What you will do:
Arrange the data as a Markdown table with the columns Row and Line, one numbered row per line and no blank lines. Begin at the line that contains "Is point 217,16" and continue through the end of the data.

[Dataset excerpt]
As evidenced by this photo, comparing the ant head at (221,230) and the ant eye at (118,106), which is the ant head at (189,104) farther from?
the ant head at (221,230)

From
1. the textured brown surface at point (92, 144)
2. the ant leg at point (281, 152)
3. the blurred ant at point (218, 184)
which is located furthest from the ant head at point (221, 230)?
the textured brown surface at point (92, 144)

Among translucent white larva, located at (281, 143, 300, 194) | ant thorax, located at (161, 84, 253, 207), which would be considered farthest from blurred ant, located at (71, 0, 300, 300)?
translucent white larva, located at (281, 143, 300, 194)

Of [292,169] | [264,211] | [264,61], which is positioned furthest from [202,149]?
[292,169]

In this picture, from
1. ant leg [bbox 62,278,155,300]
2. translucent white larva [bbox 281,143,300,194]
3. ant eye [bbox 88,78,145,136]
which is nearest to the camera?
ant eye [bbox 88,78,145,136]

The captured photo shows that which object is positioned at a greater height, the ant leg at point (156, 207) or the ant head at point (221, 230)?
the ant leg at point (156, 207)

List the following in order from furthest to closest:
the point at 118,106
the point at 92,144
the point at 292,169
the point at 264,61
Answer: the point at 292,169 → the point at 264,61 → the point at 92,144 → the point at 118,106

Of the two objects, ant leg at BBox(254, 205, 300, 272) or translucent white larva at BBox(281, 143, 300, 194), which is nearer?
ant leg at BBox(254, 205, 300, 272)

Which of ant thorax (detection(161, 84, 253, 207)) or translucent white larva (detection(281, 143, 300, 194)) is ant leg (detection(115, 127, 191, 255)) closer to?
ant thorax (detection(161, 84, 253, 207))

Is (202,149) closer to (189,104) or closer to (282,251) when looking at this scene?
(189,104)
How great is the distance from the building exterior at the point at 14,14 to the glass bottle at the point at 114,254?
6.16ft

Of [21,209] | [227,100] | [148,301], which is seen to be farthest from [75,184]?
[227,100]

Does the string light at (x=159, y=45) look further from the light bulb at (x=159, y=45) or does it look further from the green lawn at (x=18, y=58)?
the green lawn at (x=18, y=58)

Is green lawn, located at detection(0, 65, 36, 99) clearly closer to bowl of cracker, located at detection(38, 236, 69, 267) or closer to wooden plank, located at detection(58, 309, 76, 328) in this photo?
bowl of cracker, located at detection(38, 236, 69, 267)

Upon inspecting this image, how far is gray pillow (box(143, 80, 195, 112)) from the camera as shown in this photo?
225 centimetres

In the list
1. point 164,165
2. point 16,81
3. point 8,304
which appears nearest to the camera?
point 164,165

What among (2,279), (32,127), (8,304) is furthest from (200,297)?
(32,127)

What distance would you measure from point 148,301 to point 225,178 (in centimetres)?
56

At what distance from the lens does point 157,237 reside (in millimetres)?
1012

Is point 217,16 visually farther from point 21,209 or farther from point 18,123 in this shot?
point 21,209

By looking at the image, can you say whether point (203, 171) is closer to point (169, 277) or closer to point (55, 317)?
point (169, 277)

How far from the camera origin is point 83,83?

Exercise answer:
| Row | Line |
|---|---|
| 1 | Is point 217,16 visually farther from point 21,209 or farther from point 18,123 in this shot? |
| 2 | point 21,209 |
| 3 | By looking at the image, can you say whether point (203, 171) is closer to point (169, 277) or closer to point (55, 317)? |
| 4 | point (169, 277) |
| 5 | How far from the camera origin is point 83,83? |